Over the past year, police brutality in the USA has become a global concern. The killings of Michael Brown, Eric Garner and Freddie Grey triggered protests not just in their home states but worldwide, with a new campaign group “Black Lives Matter” emerging to protest the ongoing deaths at the hands of US police. The Oxford Union hosted a packed debate on whether the US is ‘institutionally racist’ earlier this year, and the deaths, protests and trials resulting from the killings have all made regular headline news.
What has received far less attention has been the continued deaths at the hands of UK state officials. In March of this year, the Institute for Race Relations published an in-depth report on 509 people of colour who died in suspicious circumstances between 1991 and 2014 whilst in the custody of police, prison or immigration officers. Their analysis of these deaths — which averaged almost one per fortnight over the period covered —showed that a large number occurred after excessive use of force by the authorities, and an even larger number involved a culpable lack of care. Perhaps even more damning, the report concluded that “lessons are not being learnt; people die in similar ways year on year”.
But the big difference that emerges from the US is the handling of the officers involved. Officers stood trial following all three of the big recent cases from the US — even if, infamously, they have all so far been found not guilty. In the 509 cases examine by the IRR, however, a mere 5 cases — less than 1% — led to prosecutions — with not a single conviction. This is despite inquests recording verdicts of unlawful killing in over a dozen cases. Indeed, of the thousands of deaths in custody that have occurred since the late 1960s (current levels are around 600 per year), only one single case — that of David Oluwale in 1969 — has resulted in the conviction of an officer.
One case which clearly illustrates the difficulties faced by families of the victims in their struggle for justice is that of Habib ‘Paps’ Ullah.
Habib and two of his friends were pulled over by police in High Wycombe on 3rd July 2008. Habib was peaceful and compliant with the police, who he allowed to search him. However, when he was asked to open his mouth, he turned his back on them. That was the trigger for a vicious assault. Without warning, one officer, DS Liles, punched him in the back with maximum force, at which point four officers set upon him.
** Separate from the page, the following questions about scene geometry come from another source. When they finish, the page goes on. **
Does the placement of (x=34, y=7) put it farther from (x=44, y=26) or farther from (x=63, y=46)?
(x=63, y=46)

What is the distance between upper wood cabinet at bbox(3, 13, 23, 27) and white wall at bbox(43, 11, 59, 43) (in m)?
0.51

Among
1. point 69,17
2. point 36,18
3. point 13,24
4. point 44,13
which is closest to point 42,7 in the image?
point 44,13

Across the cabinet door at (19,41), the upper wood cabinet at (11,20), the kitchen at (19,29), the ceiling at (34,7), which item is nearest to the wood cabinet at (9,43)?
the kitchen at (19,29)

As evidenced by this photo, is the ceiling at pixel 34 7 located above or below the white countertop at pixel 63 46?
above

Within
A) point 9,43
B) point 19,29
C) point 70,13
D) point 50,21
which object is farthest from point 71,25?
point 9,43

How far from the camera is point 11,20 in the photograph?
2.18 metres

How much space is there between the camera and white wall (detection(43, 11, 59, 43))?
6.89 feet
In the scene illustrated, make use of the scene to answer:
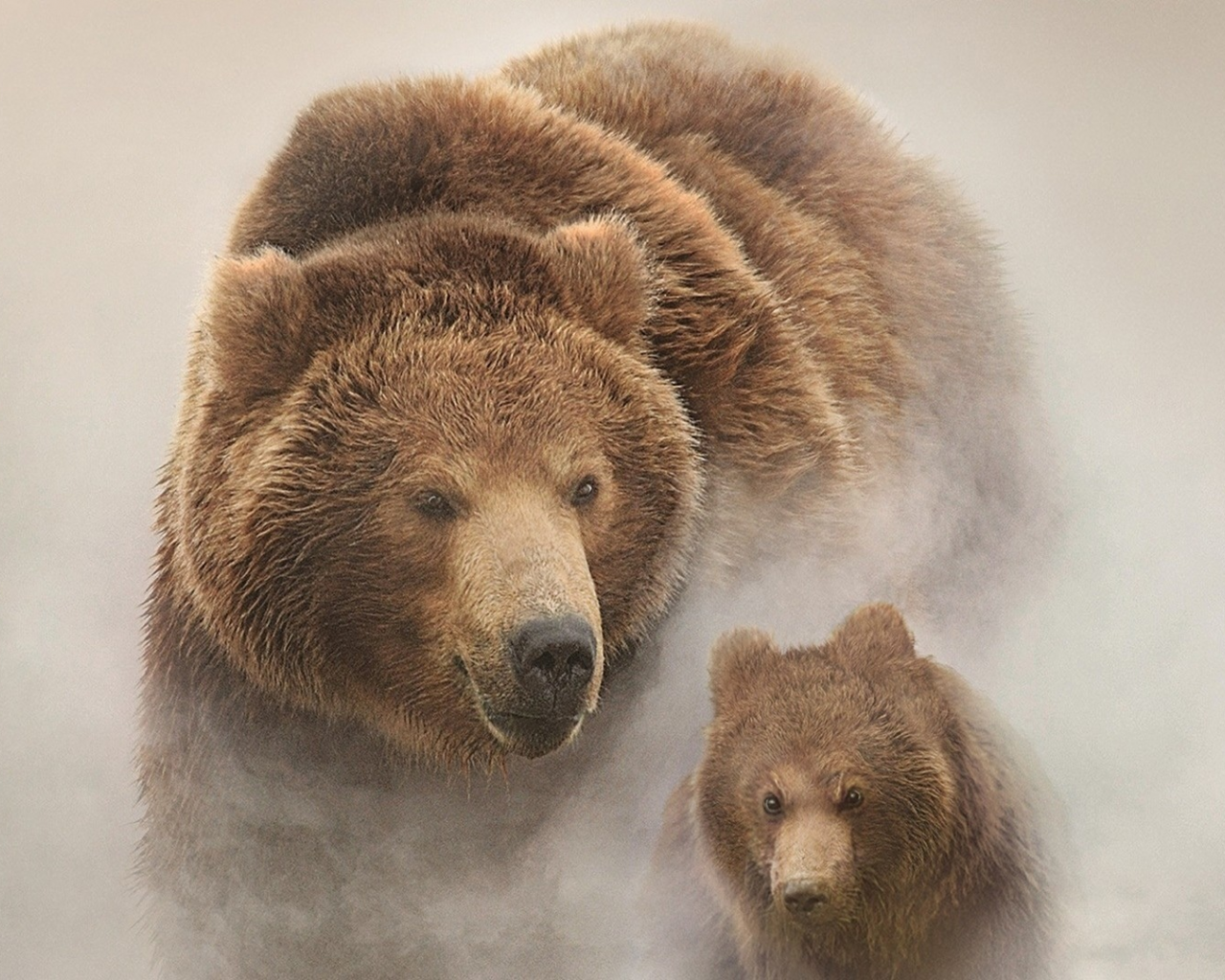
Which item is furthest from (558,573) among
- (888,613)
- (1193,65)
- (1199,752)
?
(1193,65)

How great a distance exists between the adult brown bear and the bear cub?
0.09m

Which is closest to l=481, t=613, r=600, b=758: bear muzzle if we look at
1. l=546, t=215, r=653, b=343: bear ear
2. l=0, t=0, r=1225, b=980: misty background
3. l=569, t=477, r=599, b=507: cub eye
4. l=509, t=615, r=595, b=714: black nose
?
l=509, t=615, r=595, b=714: black nose

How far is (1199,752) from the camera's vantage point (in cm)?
244

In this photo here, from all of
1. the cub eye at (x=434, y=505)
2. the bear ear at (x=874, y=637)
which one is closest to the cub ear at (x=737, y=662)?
the bear ear at (x=874, y=637)

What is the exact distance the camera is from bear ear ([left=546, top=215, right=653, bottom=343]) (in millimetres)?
2262

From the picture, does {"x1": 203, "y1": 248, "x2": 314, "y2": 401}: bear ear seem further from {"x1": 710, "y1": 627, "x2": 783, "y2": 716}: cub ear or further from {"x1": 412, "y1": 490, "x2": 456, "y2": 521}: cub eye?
{"x1": 710, "y1": 627, "x2": 783, "y2": 716}: cub ear

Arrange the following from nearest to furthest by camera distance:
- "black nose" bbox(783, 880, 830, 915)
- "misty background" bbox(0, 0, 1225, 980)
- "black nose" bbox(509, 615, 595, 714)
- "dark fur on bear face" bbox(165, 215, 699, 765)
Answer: "black nose" bbox(509, 615, 595, 714) < "dark fur on bear face" bbox(165, 215, 699, 765) < "black nose" bbox(783, 880, 830, 915) < "misty background" bbox(0, 0, 1225, 980)

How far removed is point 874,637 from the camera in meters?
Result: 2.32

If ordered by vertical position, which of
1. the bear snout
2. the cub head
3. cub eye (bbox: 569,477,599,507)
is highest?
cub eye (bbox: 569,477,599,507)

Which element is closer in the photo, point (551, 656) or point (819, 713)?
point (551, 656)

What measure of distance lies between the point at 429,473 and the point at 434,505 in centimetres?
5

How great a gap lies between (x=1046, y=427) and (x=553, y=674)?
1.05 m

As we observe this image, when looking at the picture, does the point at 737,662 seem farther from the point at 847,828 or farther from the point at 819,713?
the point at 847,828

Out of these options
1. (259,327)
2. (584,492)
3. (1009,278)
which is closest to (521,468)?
(584,492)
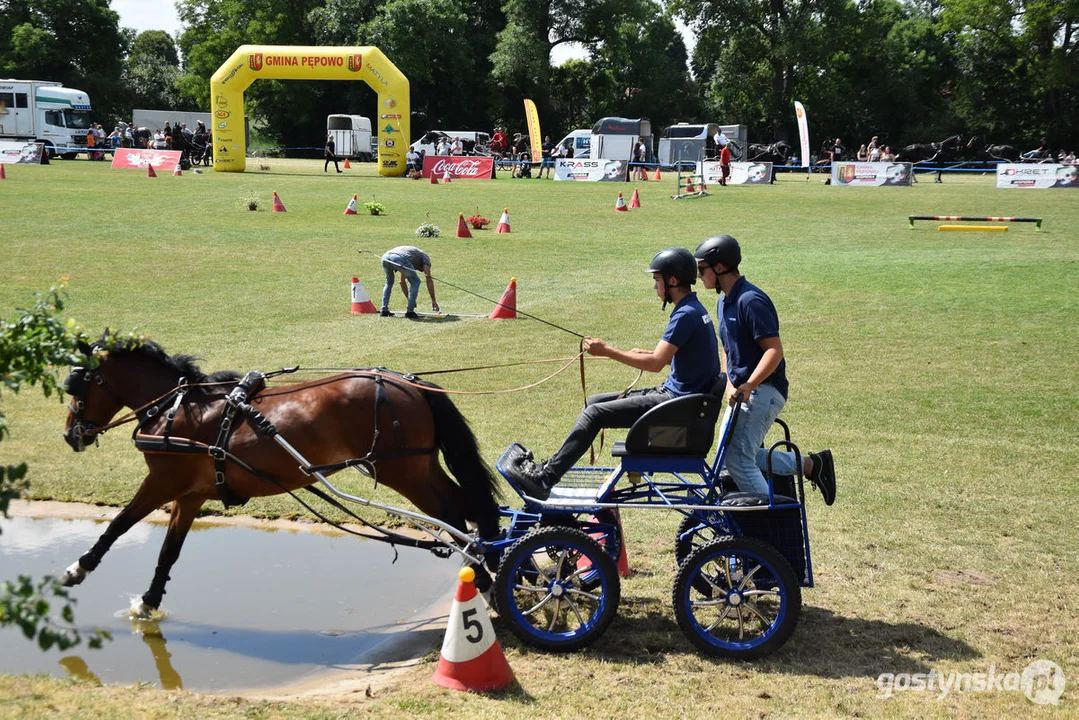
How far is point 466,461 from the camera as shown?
6.40m

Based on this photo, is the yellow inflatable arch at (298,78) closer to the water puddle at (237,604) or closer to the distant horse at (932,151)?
the distant horse at (932,151)

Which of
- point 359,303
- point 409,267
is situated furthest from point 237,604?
point 359,303

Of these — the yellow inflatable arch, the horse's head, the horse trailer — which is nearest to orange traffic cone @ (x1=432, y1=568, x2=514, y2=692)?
the horse's head

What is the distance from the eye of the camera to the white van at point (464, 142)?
52844mm

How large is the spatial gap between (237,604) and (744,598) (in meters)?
3.40

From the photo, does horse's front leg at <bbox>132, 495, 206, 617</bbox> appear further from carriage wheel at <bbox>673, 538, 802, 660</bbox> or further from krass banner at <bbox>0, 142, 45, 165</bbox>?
krass banner at <bbox>0, 142, 45, 165</bbox>

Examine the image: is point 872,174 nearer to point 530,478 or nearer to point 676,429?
point 676,429

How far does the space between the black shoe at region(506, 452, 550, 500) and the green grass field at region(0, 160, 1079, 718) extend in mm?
916

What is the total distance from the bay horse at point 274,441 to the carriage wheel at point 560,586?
64 cm

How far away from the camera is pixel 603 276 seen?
20.5 m

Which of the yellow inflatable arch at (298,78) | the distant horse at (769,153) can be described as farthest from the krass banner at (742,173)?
the yellow inflatable arch at (298,78)

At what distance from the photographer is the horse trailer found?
58.0 meters

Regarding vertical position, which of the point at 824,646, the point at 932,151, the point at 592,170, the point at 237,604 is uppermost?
the point at 932,151

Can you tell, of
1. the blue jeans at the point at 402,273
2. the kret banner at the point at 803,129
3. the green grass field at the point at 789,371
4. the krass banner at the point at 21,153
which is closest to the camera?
the green grass field at the point at 789,371
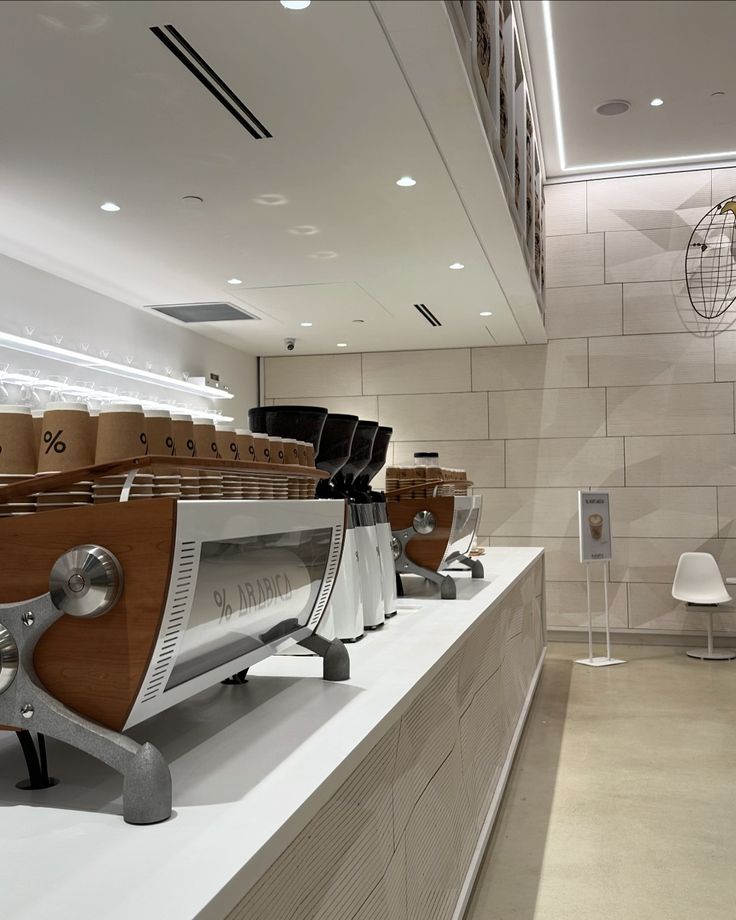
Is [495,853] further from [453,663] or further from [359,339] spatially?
[359,339]

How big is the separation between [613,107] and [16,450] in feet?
17.8

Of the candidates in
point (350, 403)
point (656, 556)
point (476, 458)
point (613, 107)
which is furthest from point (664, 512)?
point (613, 107)

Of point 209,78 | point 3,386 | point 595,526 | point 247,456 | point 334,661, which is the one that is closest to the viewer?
point 247,456

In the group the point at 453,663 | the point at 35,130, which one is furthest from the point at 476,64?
the point at 453,663

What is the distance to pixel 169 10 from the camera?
2.09 meters

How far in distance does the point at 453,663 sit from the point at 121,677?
→ 114 centimetres

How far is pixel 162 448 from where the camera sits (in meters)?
1.13

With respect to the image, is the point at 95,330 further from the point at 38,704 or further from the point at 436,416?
the point at 38,704

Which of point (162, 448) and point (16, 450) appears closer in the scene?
point (16, 450)

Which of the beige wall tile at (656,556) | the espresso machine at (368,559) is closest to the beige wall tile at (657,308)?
the beige wall tile at (656,556)

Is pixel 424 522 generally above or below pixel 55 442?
below

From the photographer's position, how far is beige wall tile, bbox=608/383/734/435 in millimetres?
6328

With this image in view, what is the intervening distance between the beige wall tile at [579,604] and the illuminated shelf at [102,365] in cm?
296

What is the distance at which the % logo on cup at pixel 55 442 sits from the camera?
1.05 metres
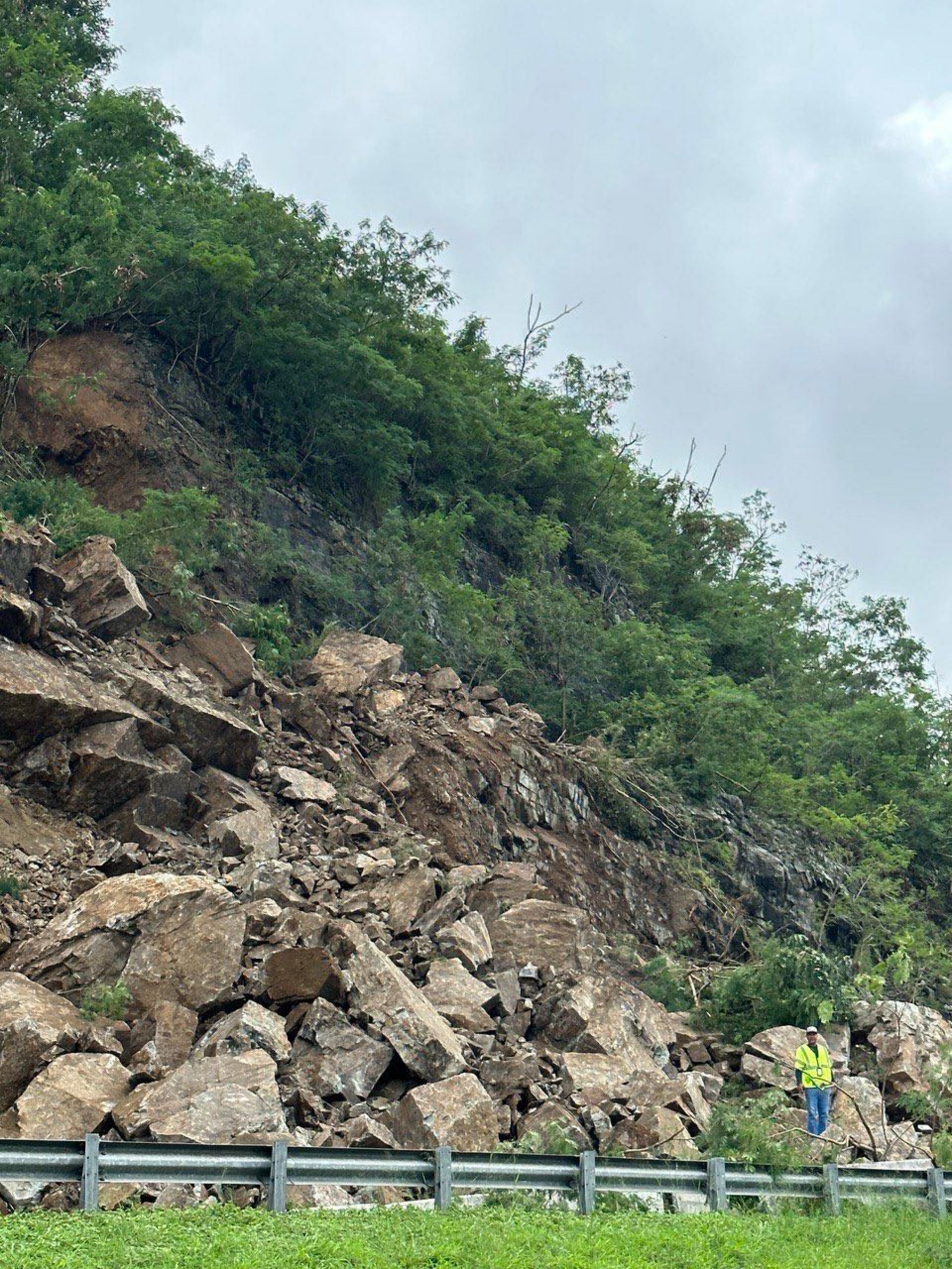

Over the course of the next ten minutes, Habib was subjected to further blows, knee strikes, a finger in his eye socket, the squeezing of his throat, and the full bodyweight of an officer on top of him whilst face down on the ground, along with a variety of ‘pain compliance’ techniques. At one stage, DS Liles shouted to his colleagues: “break his arm”. Witnesses were screaming at the officers that they were strangling him, with another witness describing it as like something from a horror film. By the end of the assault, Habib had lost consciousness, with officers noting that his arm dropped to the floor when released, and that his eyes were motionless when his eyelids pulled back. Nevertheless, the police waited a further ten minutes before calling an ambulance. Witnesses spoke of the police ‘standing around’; no CPR or mouth-to-mouth resuscitation was given to Habib, he was not put into a full recovery position, and his pulse was not taken: the officers all claimed that they believed Habib had been ‘faking it’. When an ambulance was finally called, the police gave the code B1, for a non-life threatening situation; by the time it arrived, witnesses — including the officers themselves — had confirmed Habib had been making very strange coughing sounds with his face turning first blue and then grey. Those sounds, it now seems clear, were almost certainly his death rattle. The small wrap of drugs which Habib had in his mouth had got lodged in his throat during the attack which, combined with likely ‘positional asphyxia’ caused by the restraint, had caused him to suffocate.